I'm afraid that readers of this blog may have the wrong impression, the perception that I'm some angst ridden navel gazer. That's actually not the case. At least not usually. Although I'm introspective and empathetic, more often than not I'm content if not happy, focused on others more than on myself, loathe to draw attention to myself. Most of the time, I actually smile and even laugh. As I already wrote, narcissism comes with the territory of becoming a felon, but it's not my normal - or preferred - state of mind. 

Lately, in fact, I've been feeling pretty content out here in the eternal sun, focused on doing what I can for my family's return - which consists mainly of putting Ikea dressers together - and hanging out with relatives over bagels and lox. But every once in a while something happens - usually something tiny - to bring me back to reality.

Today, for example, I received a less-than-friendly call from my friends at American Express. Though they apologized profusely for botching my name, I could tell that I was not exactly at the top of their favorites list. That led inevitably to memories of their calls of a very different sort - begging me to sign up for a Platinum Card - just a few short years ago. Now, I'm not yearning for the dissolute part of my past life - the drugs, the thievery, the materialism. Nor am I focused overly much on material things. But it was nice to be able to pay the bills. 

Then, later this afternoon, as I stared down at a pile of dirty clothes, I was struck by the thought that soon I will have no use for them. Should I just throw them away, I wondered, or wash them and stash them away in someone's back closet? That led to a question that I do not know the answer to: do they give you underpants to wear in prison? Do you have a choice between boxers and briefs?

For some reason, when I do find myself thinking about my situation, the thought of prison appears to me as a void, something to endure. Rather than think of that, I seem to magically transport myself to that happy day two or three years down the line when they open the gates and set me free.

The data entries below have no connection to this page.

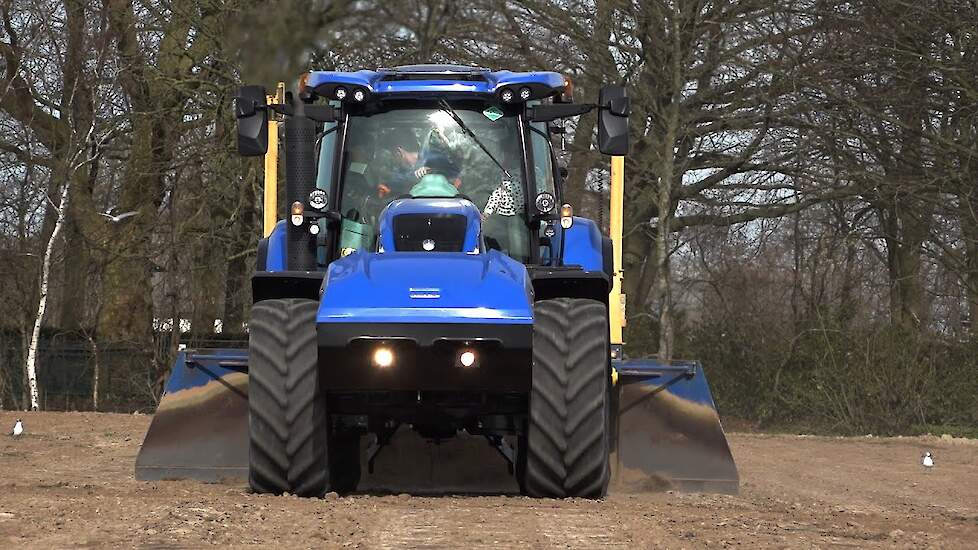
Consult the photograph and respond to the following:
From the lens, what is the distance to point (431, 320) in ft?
25.2

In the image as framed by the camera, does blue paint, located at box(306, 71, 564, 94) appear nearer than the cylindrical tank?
Yes

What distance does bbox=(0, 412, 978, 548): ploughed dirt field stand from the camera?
21.2 ft

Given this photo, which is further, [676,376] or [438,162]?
[676,376]

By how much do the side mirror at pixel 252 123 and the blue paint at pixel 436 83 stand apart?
0.39 metres

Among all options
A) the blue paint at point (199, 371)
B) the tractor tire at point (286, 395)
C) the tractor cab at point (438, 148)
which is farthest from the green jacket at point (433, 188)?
the blue paint at point (199, 371)

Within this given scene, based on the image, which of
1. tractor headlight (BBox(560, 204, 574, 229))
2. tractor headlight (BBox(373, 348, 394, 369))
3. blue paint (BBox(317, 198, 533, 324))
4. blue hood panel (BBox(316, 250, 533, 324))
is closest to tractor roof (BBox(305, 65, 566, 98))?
tractor headlight (BBox(560, 204, 574, 229))

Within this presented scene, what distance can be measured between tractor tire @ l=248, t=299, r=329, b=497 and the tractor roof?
184 cm

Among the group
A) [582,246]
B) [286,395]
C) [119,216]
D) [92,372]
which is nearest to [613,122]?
[582,246]

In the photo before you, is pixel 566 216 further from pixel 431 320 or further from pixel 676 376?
pixel 431 320

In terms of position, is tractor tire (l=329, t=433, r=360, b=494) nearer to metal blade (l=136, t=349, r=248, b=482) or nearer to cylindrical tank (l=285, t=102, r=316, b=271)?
metal blade (l=136, t=349, r=248, b=482)

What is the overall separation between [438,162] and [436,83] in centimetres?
53

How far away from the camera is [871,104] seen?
65.8 feet

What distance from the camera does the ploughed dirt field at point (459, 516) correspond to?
6473mm

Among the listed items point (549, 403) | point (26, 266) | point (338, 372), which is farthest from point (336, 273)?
point (26, 266)
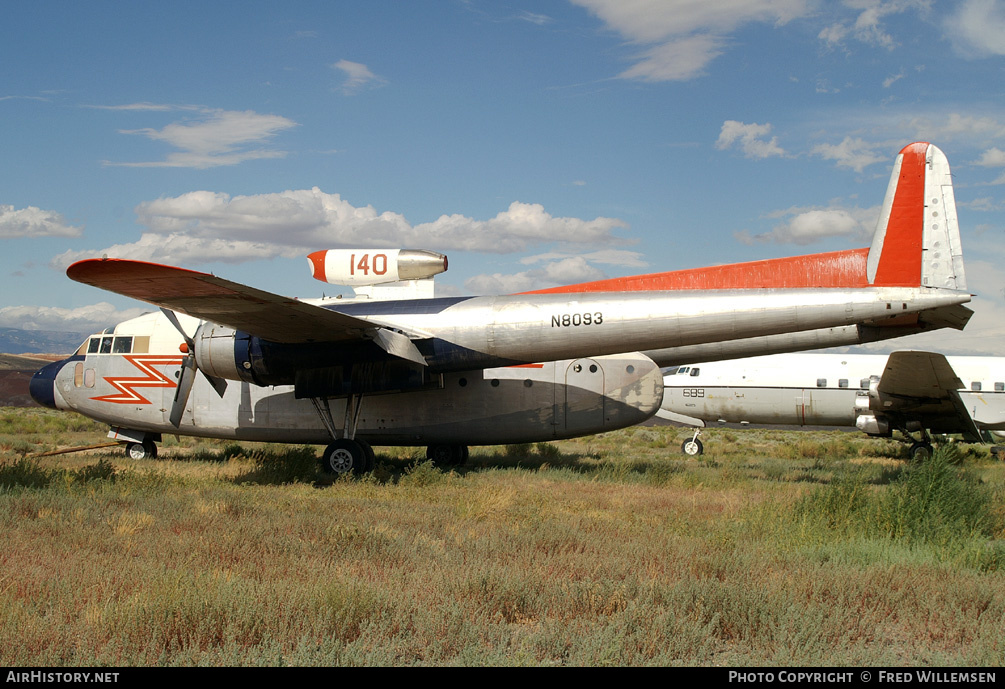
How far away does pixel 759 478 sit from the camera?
15.6m

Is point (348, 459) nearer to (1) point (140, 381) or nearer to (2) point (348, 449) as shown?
(2) point (348, 449)

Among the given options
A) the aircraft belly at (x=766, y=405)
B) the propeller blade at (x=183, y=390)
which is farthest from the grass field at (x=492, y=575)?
the aircraft belly at (x=766, y=405)

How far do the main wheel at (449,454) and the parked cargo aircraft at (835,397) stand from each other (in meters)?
9.96

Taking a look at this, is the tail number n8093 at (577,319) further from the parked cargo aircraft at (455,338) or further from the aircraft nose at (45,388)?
the aircraft nose at (45,388)

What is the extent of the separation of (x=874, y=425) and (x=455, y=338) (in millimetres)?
16534

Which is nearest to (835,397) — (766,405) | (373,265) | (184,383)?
(766,405)

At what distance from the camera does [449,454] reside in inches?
676

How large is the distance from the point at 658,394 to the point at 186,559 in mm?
10928

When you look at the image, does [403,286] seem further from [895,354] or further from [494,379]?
[895,354]

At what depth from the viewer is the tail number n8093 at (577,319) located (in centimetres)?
1245

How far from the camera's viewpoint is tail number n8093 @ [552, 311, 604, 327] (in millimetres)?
12453

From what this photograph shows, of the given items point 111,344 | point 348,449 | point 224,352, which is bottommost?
point 348,449

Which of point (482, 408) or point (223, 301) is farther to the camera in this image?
point (482, 408)

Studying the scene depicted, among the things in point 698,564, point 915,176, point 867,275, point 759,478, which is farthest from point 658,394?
point 698,564
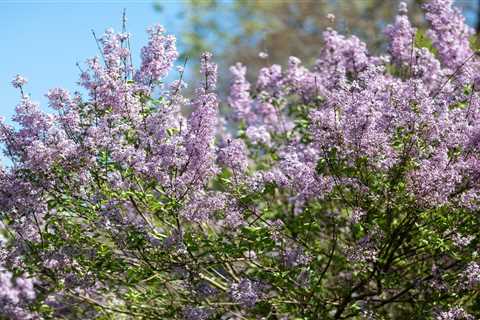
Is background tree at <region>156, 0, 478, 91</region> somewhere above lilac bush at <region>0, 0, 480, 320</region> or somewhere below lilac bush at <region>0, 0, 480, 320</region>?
above

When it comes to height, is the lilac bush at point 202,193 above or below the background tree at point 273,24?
below

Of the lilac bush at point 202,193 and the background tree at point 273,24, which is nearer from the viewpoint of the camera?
the lilac bush at point 202,193

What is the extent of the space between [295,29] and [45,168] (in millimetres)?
22274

But for some reason, when I think about that moment, I don't feel happy at all. I feel worried. What worries me is that I'll be starting over. From scratch. With nothing. 

I think of coming out back into the world with not a penny to my name and not even a can opener or pair of flip-flops in my possession. When I left high school for college the thought of starting out was exciting. I remember buying my first bottle opener - a fancy bunny model - and how happy I was over a choice well made. Not any more. Over your lifetime you tend to accumulate enough things that it becomes difficult to start over again from nothing. As my possessions dwindle down toward zero I wonder whether I'll have it in me at the age of 46 to do it all over again. I know I will, because I have to, but the thought is intimidating and at least a little bit scary. I pride myself on my self reliance. I don't like to ask others for favors or help. But I see that day down the line where my survival may depend on it. I truly hope that's not the case.

It's strange, when I think about it. Here I am, facing prison in a month or so, and what seems most scary to me is not prison itself but what comes after. That's not to say I won't be counting down the days and hours and minutes for that longed for day of freedom. The hope and anticipation of being back together with my kids again is way too strong. But I've been a lawyer for almost half my life. Not that I loved it but it was like a crutch, a way to make a decent living that I happened to be good at. Now that is gone. My savings are gone. My dog is gone. Even my bed is gone, off to some deserving home. 

Let me stop before this dissolves into self pity or pathos. I know I will survive. I always have. Maybe I'll even thrive. I've done that before too. My family still depends upon me and I have some skills - writing for one, nuclear physics, for another - that no one can take away. 

So before I cue the melodramatic music let me say for the record that all will be well. But I can't help but wonder - with a bit of excitement but a bunch more trepidation - what the future holds.